Using Diagnostics App
The Diagnostics is meant to help you troubleshoot your Chromebook vitals. You can run a number of tests to get the overall health of your Chromebook including battery tests, memory, processor and network/Wifi tests. It however, also shows you system specs and run resource usage. Make sure you have the latest Chrome OS inorder to access the Diagnostics app.
To check your processor and memory usage, open the Diagnostics App using the App launcher, and then tap on System on the top left panel. It will show the current cpu and memory specs along with the current usage.
Using Cog Chrome extension
Cog a Chrome extension that shows current system usage just like Windows Task manager. You can download and install it from the Chrome webstore. Start Cog through the App launcher the usual way you do with other apps. Cog will show the current CPU usage, Memory usage, battery percentage, Network and display specs.
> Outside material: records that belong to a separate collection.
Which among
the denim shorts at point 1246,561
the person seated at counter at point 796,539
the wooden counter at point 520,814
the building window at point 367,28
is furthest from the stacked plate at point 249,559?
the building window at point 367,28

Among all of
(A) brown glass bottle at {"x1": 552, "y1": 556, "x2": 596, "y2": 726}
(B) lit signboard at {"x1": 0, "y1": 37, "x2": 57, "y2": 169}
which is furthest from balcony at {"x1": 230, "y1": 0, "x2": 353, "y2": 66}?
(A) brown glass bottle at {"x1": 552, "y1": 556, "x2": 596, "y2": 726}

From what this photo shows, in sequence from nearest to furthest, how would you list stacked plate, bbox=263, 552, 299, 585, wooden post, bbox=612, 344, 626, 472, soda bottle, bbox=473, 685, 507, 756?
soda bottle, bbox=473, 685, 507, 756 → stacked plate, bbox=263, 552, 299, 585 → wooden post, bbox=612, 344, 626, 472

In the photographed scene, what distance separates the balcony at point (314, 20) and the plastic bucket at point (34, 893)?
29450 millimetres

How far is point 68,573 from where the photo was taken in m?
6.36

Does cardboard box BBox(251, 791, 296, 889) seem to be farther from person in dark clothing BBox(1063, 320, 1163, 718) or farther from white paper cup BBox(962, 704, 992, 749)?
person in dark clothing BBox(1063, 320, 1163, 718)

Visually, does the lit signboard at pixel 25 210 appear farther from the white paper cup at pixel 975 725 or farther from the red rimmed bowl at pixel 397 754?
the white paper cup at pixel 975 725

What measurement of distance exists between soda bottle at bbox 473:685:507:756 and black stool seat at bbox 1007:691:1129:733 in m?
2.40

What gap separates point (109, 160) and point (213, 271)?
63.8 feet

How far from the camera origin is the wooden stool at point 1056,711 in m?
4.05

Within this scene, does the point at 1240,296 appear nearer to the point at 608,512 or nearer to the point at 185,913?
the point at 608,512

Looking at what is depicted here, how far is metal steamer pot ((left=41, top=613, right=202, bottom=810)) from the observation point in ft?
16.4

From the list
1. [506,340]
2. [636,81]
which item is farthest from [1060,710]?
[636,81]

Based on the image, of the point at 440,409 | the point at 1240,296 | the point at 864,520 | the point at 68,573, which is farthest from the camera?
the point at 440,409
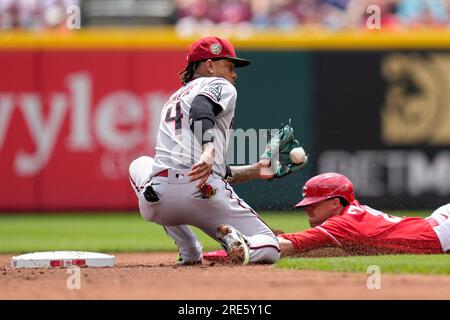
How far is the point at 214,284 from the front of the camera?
5223 mm

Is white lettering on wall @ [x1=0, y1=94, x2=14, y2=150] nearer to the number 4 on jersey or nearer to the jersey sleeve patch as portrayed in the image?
the number 4 on jersey

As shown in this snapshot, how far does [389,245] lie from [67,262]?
2075mm

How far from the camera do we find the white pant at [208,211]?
615 cm

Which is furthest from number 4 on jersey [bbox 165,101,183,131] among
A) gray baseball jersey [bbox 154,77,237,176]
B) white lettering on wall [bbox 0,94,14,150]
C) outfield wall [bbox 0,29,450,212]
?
white lettering on wall [bbox 0,94,14,150]

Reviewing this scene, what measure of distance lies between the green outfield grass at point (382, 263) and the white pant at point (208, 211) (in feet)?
0.55

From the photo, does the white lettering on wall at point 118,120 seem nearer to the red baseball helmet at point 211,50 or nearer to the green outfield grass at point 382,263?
the red baseball helmet at point 211,50

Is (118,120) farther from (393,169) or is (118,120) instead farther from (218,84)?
(218,84)

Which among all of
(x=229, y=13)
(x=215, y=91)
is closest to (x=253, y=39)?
(x=229, y=13)

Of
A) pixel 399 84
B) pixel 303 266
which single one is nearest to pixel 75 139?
pixel 399 84

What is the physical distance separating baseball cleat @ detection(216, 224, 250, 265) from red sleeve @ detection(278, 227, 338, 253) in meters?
0.45

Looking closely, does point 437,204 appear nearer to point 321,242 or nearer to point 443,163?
point 443,163

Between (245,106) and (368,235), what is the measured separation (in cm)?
734

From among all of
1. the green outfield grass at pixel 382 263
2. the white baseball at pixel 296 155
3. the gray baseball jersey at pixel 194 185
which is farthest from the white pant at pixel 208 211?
the white baseball at pixel 296 155

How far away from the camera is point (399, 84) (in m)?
13.8
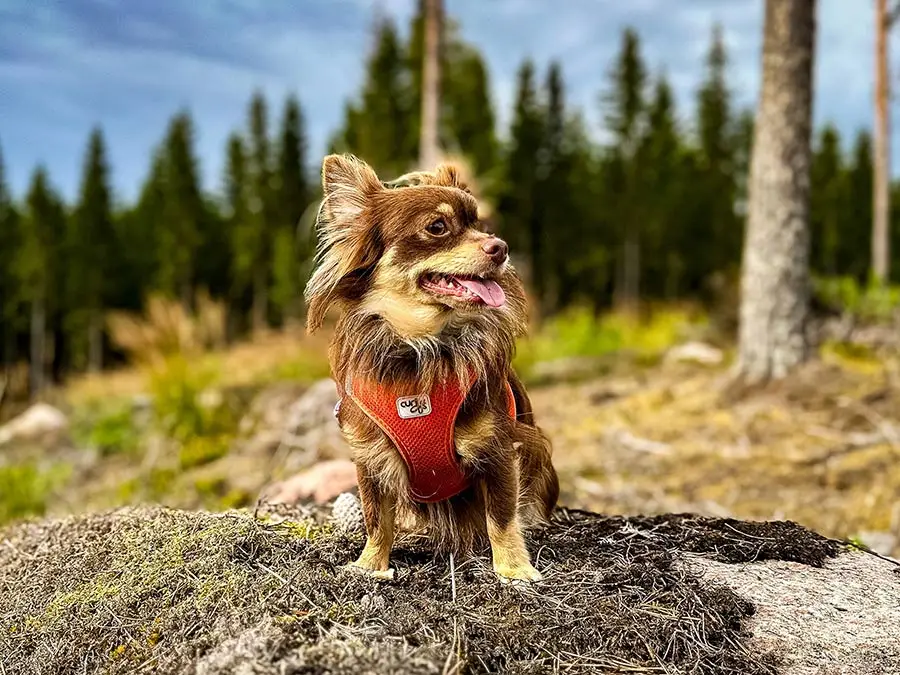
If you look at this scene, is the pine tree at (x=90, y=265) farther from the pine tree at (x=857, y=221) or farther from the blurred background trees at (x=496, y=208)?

Chrome Task manager: More detailed view
If you want to see which processes or Apps are consuming the most CPU or memory, then you can use the Chrome browser task manager for this. To Access the Task manager, open Google Chrome, then go to Settings (the 3 dots) > More tools > Task manager.
On the left are all the processes/Apps running and on the right are CPU, Memory, Network, Process ID fields. You can arrange processes by their CPU or Memory usage by clicking on the respective fields.
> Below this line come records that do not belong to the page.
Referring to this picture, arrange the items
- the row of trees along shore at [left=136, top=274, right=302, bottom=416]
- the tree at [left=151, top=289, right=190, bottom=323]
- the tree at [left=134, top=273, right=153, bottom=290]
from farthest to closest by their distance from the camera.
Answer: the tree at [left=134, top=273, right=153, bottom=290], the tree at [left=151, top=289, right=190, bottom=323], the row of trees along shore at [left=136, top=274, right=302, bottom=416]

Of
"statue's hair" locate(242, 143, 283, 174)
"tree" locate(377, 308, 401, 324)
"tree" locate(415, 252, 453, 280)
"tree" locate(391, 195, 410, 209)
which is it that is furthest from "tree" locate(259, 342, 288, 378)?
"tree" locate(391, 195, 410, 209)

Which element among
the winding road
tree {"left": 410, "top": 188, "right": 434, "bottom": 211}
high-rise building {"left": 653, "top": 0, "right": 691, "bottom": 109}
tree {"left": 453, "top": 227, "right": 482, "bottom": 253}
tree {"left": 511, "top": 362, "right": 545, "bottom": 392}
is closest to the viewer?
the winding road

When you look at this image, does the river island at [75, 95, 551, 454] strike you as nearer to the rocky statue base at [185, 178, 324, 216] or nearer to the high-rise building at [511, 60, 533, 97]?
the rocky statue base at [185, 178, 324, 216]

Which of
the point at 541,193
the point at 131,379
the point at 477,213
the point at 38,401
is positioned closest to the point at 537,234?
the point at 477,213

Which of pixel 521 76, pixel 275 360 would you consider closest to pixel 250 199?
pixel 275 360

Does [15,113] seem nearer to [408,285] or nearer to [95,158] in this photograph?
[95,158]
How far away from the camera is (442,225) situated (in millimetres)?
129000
If you prefer a video tutorial, we have made one on how you can check your Chromebook CPU and memory usage below;
What’s slowing down your Chromebook?
Both RAM and CPU usage metrics are benchmarks of your Chromebook’s performance. Now there are applications that are CPU-intensive while others are RAM intensive. Apps that consume a lot of CPU usually fall under gaming, photo and video editing tools. Examples vary, but the best examples are GIMP photo editor, Photoshop, Handbrake, Steam and most games.
The majority of Apps, however, are memory intensive. Google Chrome browser is the best example here. The more Tabs you open, the more RAM you consume. On a typical work day, I have at least 30 Chrome tabs open and closing some isn’t an option. So my RAM usage is always over 90%. Also, the more Apps you have open at the same time, the more RAM your Chromebook will need.
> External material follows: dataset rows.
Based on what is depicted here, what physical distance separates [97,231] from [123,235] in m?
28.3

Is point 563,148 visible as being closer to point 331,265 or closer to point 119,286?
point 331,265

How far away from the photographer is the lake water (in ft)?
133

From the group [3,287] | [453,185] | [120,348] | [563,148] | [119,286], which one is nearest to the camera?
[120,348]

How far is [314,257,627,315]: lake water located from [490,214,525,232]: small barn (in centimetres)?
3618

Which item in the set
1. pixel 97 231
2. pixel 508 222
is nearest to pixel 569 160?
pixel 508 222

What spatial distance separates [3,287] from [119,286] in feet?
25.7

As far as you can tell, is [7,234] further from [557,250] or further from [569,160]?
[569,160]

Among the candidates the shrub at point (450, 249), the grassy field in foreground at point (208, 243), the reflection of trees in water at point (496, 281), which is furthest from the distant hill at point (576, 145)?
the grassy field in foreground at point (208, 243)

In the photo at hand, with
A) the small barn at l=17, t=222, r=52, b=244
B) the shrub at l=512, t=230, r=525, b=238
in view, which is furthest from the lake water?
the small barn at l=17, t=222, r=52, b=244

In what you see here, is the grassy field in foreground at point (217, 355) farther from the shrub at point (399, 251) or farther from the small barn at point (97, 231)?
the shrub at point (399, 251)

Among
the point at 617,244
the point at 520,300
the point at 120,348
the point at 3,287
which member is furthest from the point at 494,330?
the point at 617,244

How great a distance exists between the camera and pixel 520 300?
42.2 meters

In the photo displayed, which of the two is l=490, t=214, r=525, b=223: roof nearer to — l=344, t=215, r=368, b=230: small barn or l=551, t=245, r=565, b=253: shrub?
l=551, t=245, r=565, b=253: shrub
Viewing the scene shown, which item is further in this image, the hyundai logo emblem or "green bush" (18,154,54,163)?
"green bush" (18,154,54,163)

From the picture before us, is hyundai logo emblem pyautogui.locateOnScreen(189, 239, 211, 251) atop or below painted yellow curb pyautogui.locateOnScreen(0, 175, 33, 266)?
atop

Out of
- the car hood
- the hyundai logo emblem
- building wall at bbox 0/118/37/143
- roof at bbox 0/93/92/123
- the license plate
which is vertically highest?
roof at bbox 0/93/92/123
Since adding more RAM or swapping out the current CPU for a faster one isn’t an option for most Chromebook, you have to work with what you have. That means carefully choosing the applications you run or how many programs you have open at the same time or simply closing some Chrome tabs. Whenever your resource spikes, consider doing just that.
But if you can’t help it, then you’ll have upgrade to mid-range to high-end models such as the $346 Acer Chromebook Spin 713, $394 Lenovo Chromebook Flex 5 13″ Laptop, $392 ASUS Chromebook Flip C433, $549 Samsung Galaxy Chromebook 2 or $1339 Google Pixelbook Go 13.3″.